Impact of a Diverse Combination of Metal Oxide Gas Sensors on Machine Learning-Based Gas Recognition in Mixed Gases

ACS Omega. 2021 Sep 3;6(36):23155-23162. doi: 10.1021/acsomega.1c02721. eCollection 2021 Sep 14.

Abstract

A challenge for chemiresistive-type gas sensors distinguishing mixture gases is that for highly accurate recognition, massive data processing acquired from various types of sensor configurations must be considered. The impact of data processing is indeed ineffective and time-consuming.
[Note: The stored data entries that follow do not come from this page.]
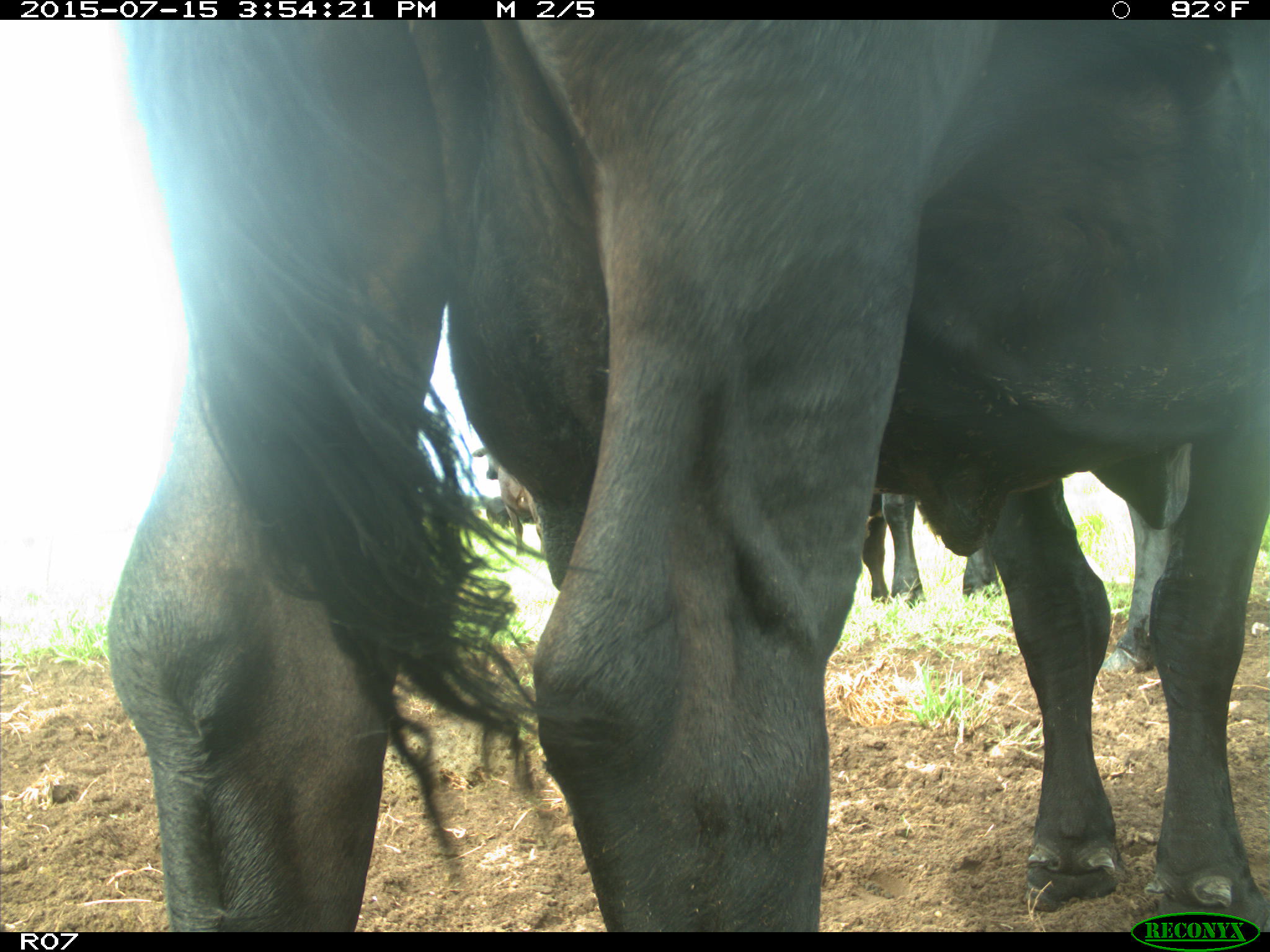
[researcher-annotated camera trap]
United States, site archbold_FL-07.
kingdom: Animalia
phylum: Chordata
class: Mammalia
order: Artiodactyla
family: Bovidae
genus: Bos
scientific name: Bos taurus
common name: domestic cow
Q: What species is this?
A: Bos taurus (domestic cow).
Herein, we systemically investigate the effect of the selectivity for a target gas on the prediction accuracy of gas concentration via machine learning based on a support vector machine model. The selectivity factor S(X) of a gas sensor for a target gas "X" is introduced to reveal the correlation between the prediction accuracy and selectivity of gas sensors. The presented work suggests that (i) the strong correlation between the selectivity factor and prediction accuracy has a proportional relationship, (ii) the enhancement of the prediction accuracy of an elemental sensor with a low sensitivity factor can be attained by a complementary combination of the other sensor with a high selectivity factor, and (iii) it can also be boosted by combining the sensor having even a low selectivity factor.